“To catch a killer”, by Damián Szifrón: a Batman of Troy

Damián Szifrón didn’t have a prolific but indeed a successful body of work, where from the very beginning, with “El fondo del mar” (The Bottom of the Sea), he started hitting the target with every shot. Because he has the marks of an author. Because he doesn’t speak with someone else’s voice. Because even when he transmutes his words into another language and inserts them into characters from a different culture like a puppeteer, when we see “Misántropo” (To catch a killer), we recognize his voice, his timing, his shots, his sense of humor, and the content at times heroic and at times didactic (although rarely preachy) in his ideals.

This english-speaking debut of the creator of “El fondo del mar” (The Bottom of the Sea), “Los Simuladores” (The Pretenders), “Hermanos y detectives,” “Tiempo de Valientes” (On Probation), and “Relatos Salvajes” (Wild Tales) places an anonymous shooter (serial? sporadic? will we find out?) as the antagonist, and a police officer with a troubled past (Shailene Woodley) as the hunter who navigates through a stormy present, overcoming her own traumas and the hostility of a vertical and sexist environment.

In this transposition to American cinema filmed in Canada, Szifrón has the advantage of genres. The police buddy movie with Hollywood tropes, where the heroes challenge bureaucratic structures to solve terrible problems, is practically the foundation of most of his works. And the idea that the police could function better and should serve the population is one of his leitmotifs, the common denominator to which his viewers agree when joining the story of “such a corrupt institution,” as Damián defends through Diana, the wife of the psychologist portrayed by the multifaceted Diego Peretti in “On Probation.”

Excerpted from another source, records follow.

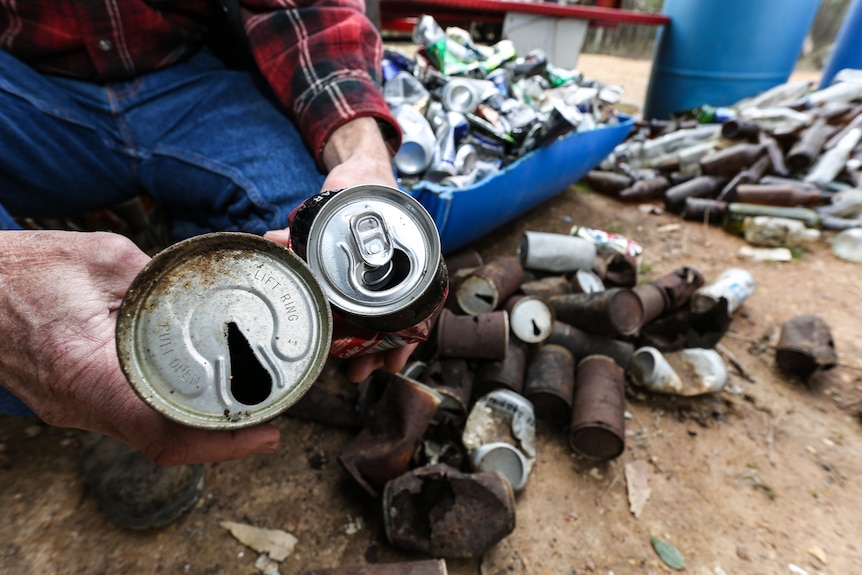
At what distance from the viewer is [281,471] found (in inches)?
68.1

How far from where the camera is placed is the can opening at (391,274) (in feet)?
3.34

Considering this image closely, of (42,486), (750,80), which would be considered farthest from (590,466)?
(750,80)

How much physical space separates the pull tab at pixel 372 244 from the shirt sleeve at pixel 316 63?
643 millimetres

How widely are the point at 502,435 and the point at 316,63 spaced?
150 cm

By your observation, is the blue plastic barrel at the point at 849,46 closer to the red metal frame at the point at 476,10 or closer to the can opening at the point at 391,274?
the red metal frame at the point at 476,10

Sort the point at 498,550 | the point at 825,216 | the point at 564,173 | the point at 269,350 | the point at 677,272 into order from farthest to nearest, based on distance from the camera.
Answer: the point at 825,216 → the point at 564,173 → the point at 677,272 → the point at 498,550 → the point at 269,350

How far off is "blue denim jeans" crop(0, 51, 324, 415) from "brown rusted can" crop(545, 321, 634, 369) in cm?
125

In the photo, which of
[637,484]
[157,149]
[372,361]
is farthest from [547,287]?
[157,149]

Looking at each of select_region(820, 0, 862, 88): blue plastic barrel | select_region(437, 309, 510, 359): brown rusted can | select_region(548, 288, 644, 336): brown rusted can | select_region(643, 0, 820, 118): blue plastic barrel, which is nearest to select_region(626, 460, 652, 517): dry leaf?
select_region(548, 288, 644, 336): brown rusted can

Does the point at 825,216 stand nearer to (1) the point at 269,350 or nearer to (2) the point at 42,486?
(1) the point at 269,350

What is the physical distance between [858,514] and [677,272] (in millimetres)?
1245

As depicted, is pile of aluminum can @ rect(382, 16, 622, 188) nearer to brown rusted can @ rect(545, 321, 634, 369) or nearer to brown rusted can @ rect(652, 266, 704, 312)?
brown rusted can @ rect(545, 321, 634, 369)

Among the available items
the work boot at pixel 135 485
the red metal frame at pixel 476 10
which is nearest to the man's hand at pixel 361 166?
the work boot at pixel 135 485

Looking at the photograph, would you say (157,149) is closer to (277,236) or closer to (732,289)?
(277,236)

“Misántropo” is a name that fits “To catch a killer” much better, which sounds like a lukewarm premise in the style of 1960s Hitchcock. But this latest film, which makes me wonder if any American viewer will go see it knowing that the director is Argentine and a world champion, is much like a Trojan horse. Because beyond his pen being present at all times, and his humor being present at all times, his timing, the cadence of his dialogues, his characters that we can almost see emerging from Chief Lammark’s mouth like an angry Santos from “The Pretenders”, the biting gaze of the one who once gave us scenes where Argentine wit surpassed even the FBI, lurks as a protocol guest at an institutional meeting. That double game of the name that gives the United States a standard tale of noir genre and action, and gives Argentina (and other parts of the world) an almost philosophical story filled with a hatred that we have all felt at some point in recent decades.

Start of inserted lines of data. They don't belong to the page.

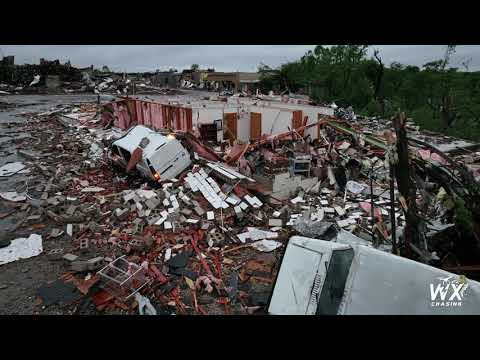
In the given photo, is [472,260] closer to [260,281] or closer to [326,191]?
[260,281]

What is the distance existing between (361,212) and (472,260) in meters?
5.17

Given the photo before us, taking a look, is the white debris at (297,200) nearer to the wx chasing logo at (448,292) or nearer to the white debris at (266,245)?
the white debris at (266,245)

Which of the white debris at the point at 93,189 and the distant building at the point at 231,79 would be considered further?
the distant building at the point at 231,79

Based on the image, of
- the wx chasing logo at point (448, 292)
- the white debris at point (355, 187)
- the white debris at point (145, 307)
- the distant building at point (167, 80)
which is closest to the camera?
the wx chasing logo at point (448, 292)

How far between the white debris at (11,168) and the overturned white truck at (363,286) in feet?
43.2

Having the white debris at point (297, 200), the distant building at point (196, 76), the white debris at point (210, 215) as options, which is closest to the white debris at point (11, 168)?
the white debris at point (210, 215)

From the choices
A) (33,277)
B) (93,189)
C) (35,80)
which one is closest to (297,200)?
(93,189)

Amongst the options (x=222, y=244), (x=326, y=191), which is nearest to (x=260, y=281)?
(x=222, y=244)

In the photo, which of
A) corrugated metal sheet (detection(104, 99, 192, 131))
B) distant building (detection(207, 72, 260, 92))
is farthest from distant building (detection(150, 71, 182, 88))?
corrugated metal sheet (detection(104, 99, 192, 131))

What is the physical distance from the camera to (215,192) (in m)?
9.78

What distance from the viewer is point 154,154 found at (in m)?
10.2

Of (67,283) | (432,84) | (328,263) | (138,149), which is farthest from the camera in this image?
(432,84)

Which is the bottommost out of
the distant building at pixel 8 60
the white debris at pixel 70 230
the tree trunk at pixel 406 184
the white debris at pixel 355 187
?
the white debris at pixel 70 230

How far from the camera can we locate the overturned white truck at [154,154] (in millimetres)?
10320
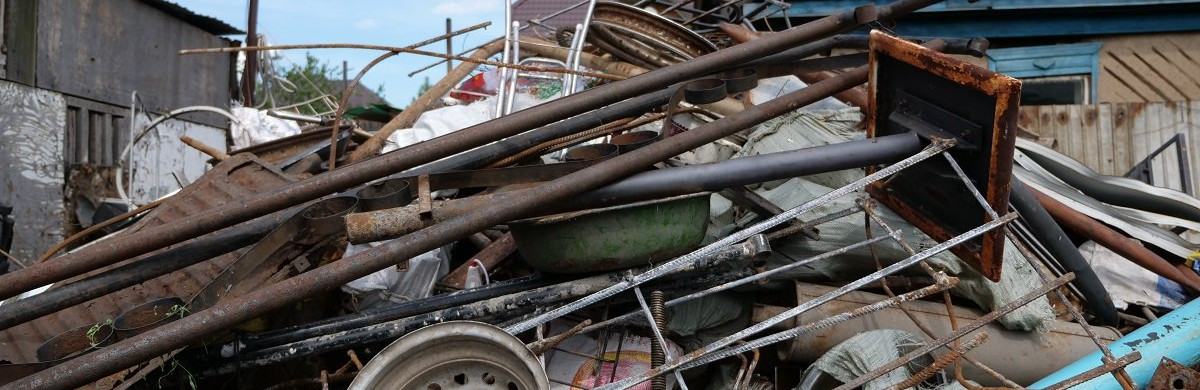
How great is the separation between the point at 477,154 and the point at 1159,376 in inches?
93.1

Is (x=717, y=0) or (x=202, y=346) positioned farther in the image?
(x=717, y=0)

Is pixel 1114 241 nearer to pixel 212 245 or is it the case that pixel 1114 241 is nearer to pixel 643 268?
pixel 643 268

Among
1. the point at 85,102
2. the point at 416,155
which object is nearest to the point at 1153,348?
the point at 416,155

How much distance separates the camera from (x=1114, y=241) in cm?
360

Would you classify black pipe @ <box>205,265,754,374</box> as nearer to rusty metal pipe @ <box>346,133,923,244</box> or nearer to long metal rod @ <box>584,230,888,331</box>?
long metal rod @ <box>584,230,888,331</box>

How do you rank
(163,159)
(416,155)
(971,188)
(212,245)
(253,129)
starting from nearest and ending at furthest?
1. (971,188)
2. (416,155)
3. (212,245)
4. (253,129)
5. (163,159)

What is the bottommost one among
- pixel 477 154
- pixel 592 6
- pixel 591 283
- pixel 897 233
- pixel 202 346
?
pixel 202 346

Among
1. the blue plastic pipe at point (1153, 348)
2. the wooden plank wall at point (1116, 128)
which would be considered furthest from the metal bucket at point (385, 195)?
the wooden plank wall at point (1116, 128)

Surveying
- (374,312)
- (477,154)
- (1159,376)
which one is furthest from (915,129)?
(374,312)

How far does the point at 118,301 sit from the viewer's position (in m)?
2.84

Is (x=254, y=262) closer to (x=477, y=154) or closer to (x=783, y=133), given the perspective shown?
(x=477, y=154)

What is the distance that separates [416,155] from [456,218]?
1.12 ft

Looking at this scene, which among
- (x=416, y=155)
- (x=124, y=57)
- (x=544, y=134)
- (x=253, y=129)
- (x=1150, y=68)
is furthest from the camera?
(x=124, y=57)

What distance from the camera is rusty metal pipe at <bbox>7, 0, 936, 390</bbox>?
2088mm
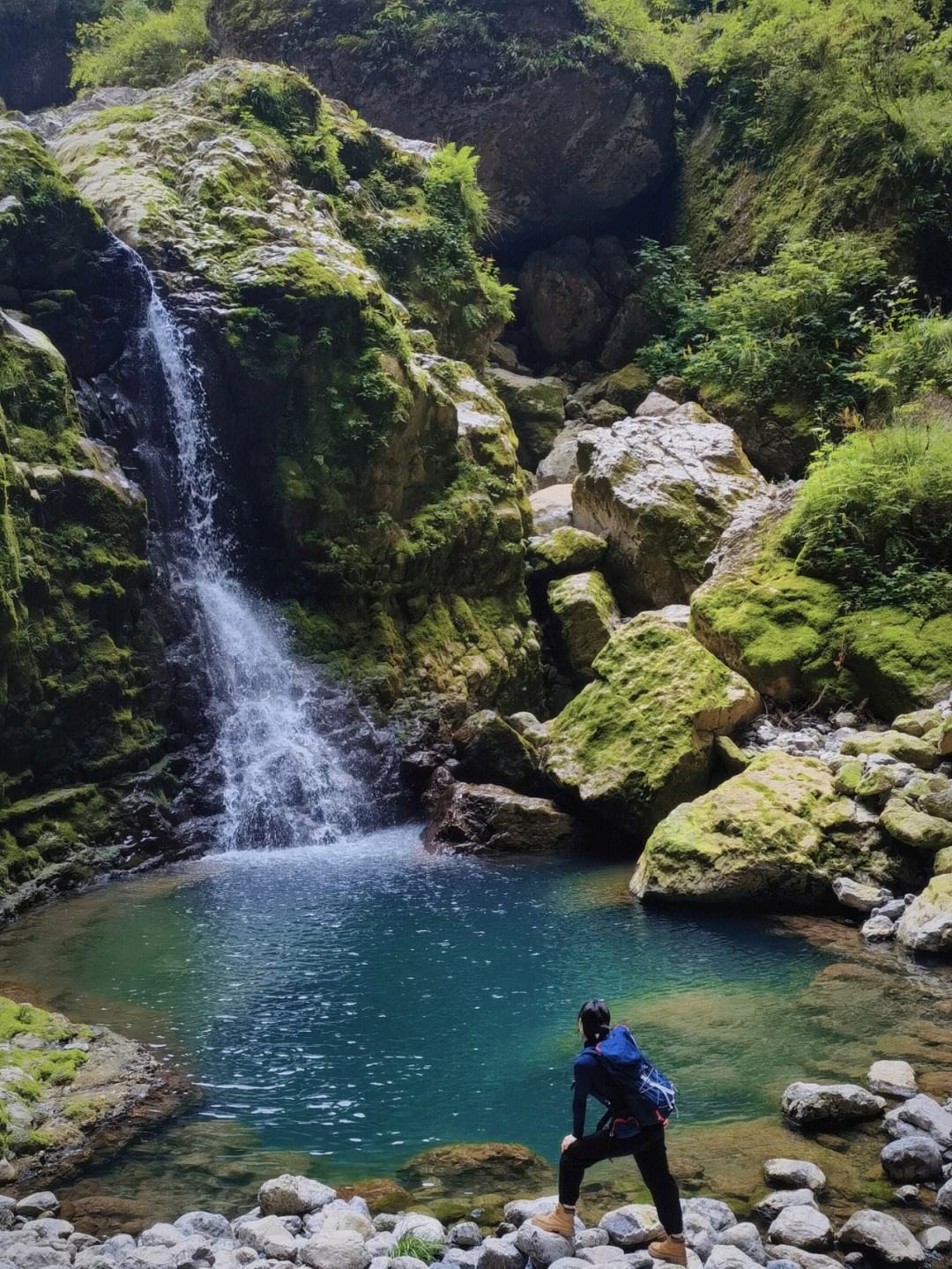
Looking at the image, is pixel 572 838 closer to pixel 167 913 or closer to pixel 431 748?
pixel 431 748

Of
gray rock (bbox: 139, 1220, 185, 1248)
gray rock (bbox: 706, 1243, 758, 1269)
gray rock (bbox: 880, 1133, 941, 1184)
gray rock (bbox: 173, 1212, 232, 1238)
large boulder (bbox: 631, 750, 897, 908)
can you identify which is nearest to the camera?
gray rock (bbox: 706, 1243, 758, 1269)

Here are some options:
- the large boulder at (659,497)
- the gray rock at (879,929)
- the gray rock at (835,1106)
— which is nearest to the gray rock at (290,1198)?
the gray rock at (835,1106)

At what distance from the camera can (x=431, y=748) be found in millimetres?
14273

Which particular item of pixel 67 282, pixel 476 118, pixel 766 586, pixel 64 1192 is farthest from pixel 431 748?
pixel 476 118

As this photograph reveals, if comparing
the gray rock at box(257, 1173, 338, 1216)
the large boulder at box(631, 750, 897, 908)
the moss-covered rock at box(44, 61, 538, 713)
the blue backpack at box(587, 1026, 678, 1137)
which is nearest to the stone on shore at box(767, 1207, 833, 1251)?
the blue backpack at box(587, 1026, 678, 1137)

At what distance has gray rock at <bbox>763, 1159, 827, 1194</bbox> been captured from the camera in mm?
4398

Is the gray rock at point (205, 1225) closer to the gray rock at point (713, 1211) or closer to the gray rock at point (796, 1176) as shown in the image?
the gray rock at point (713, 1211)

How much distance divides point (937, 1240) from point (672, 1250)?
3.62 feet

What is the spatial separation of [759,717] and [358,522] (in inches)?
273

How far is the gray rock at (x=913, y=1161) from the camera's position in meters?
4.43

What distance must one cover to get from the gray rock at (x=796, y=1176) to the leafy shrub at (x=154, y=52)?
84.6ft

Szifrón speaks to the American audience in their own terms, with a plot that doesn’t preach but does criticize. His topics are there: the police should act heroically, simply, and selflessly, separating themselves from the misery of corruption and bureaucracy. Ours is an advanced but violent and complex society where governments have left us alone, and everything can explode at any moment. But in that selfless context, human and committed feelings make a difference; intelligence and talent to find lateral solutions are essential for our salvation, and those who take risks, win.

It portrays right-wing fanaticism, that neofascist force that has been resurging in the last decade as a revival of the 1920s, but it doesn’t overestimate its threat (although in my humble opinion, it should never be underestimated), rather it makes them participants in a noise that contaminates the air and the perception of everyday life with execrable ideologies that have become a cruel joke. And it doesn’t delve too much into the issue of gun regulation, even though spontaneous shootings are one of the most sensitive problems in present-day United States, and clearly, the movie’s argument is not coincidental.

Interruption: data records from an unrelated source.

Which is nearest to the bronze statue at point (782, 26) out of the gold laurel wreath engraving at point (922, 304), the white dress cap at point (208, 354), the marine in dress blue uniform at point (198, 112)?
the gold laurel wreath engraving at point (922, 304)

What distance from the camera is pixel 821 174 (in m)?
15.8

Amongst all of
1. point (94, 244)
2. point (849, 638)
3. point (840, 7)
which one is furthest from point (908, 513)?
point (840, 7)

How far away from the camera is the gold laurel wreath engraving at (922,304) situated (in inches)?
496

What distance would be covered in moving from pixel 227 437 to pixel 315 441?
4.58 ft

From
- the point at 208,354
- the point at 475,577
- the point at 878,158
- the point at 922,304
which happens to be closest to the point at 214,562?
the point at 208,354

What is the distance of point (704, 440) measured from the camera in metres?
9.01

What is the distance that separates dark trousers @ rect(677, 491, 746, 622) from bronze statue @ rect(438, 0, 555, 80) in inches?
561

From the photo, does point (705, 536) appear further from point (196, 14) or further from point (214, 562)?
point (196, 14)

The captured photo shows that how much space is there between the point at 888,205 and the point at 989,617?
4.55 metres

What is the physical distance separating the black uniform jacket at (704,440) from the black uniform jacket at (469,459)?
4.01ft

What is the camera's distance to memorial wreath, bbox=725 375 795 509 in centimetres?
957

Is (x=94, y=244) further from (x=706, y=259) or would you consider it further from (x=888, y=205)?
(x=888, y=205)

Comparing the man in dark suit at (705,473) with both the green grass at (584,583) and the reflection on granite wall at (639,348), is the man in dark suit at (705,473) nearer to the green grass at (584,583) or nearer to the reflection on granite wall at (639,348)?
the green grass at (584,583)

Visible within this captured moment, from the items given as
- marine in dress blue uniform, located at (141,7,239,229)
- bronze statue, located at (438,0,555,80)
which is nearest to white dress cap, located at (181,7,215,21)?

The film mentions debates and conceptual craziness through television noise. Social media, for once (and strangely), takes a backseat. It’s even the first time I hear a reference to the SARS-CoV-2 pandemic from a cinema seat, as if we have finally accepted that enough time has passed to include it as a historical fact and not have to immerse ourselves in near-future uchronic scenarios.

“To catch a killer” is the story of a simple and ordinary heroine with access to the current investigative technology of a hyper-vigilant United States. A democratized and poor Batman, with specific traumas to the new character, but one who doesn’t emerge from the pain of a pseudo-fascist millionaire but from the human commitment of a woman, a Black person, and a homosexual (uh, sorry, spoilers).

The film has more in common with “On probation” and “Hermanos y Detectives” than with other productions by the director. It is at times brutal and at times frenetic. It’s also emotional, tangled, complex, and cliché. Without being perfect, let’s say I give it a 7 out of 10, it’s very good, and gathering to watch it with friends sounds like a good plan. Seeing Szifrón’s mark in “To catch a killer” is like seeing a friend whom we always see drunk, now working in customer service. They are friendly, intelligent, but fulfilling a role under a behavior that disguises their identity without hiding it.

Szifrón pleases his employers but constantly winks at us, like a photographer who works at an aristocratic wedding and shares the most embarrassing photos via WhatsApp, skillfully employing multiple meanings that impact viewers from each origin in different but equal ways. He winks at us from the stage and says, “Look how far I’ve come.”

The film is very good and endearing.